■ Data shown:
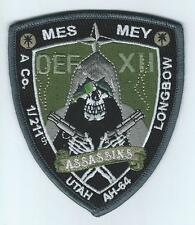 "A CO 1-211th  AVIATION ""ASSASSINS"" OEF XII #2 patch"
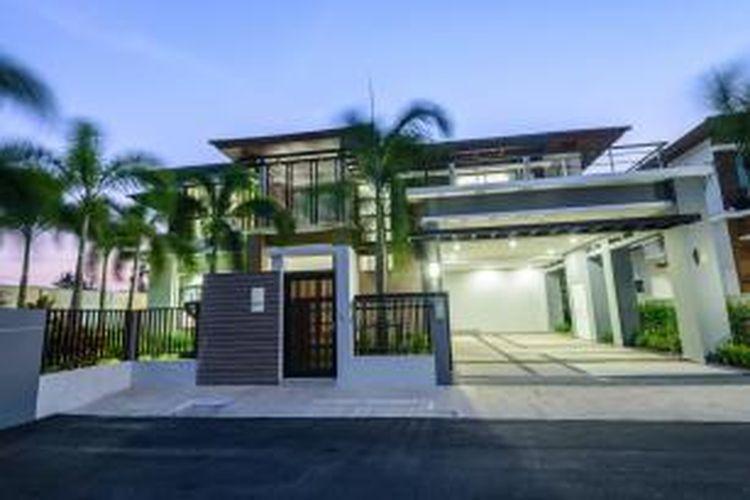 Model Dak Teras Rumah Sederhana sebetulnya berapa tinggi ideal pagar rumah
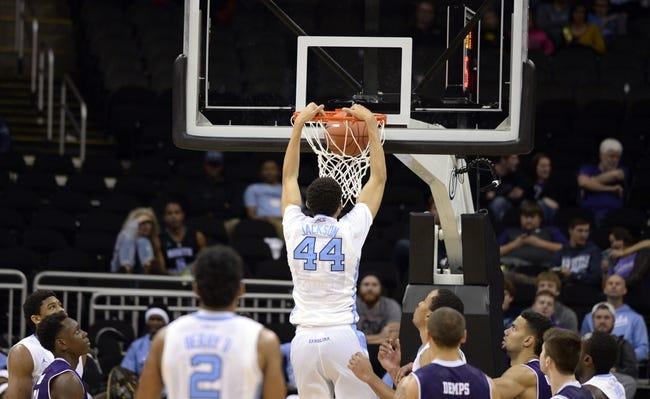 Maryland at North Carolina - 12/1/15 College Basketball Pick, Odds, and Prediction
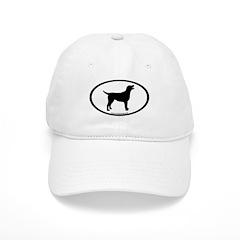 labrador retriever oval Baseball Cap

■ Task to carry out:
Would you write out the material above in full, exactly as given, except for its pictures?

■ Written answer:
 "A CO 1-211th  AVIATION ""ASSASSINS"" OEF XII #2 patch"
 Model Dak Teras Rumah Sederhana sebetulnya berapa tinggi ideal pagar rumah
 Maryland at North Carolina - 12/1/15 College Basketball Pick, Odds, and Prediction
 labrador retriever oval Baseball Cap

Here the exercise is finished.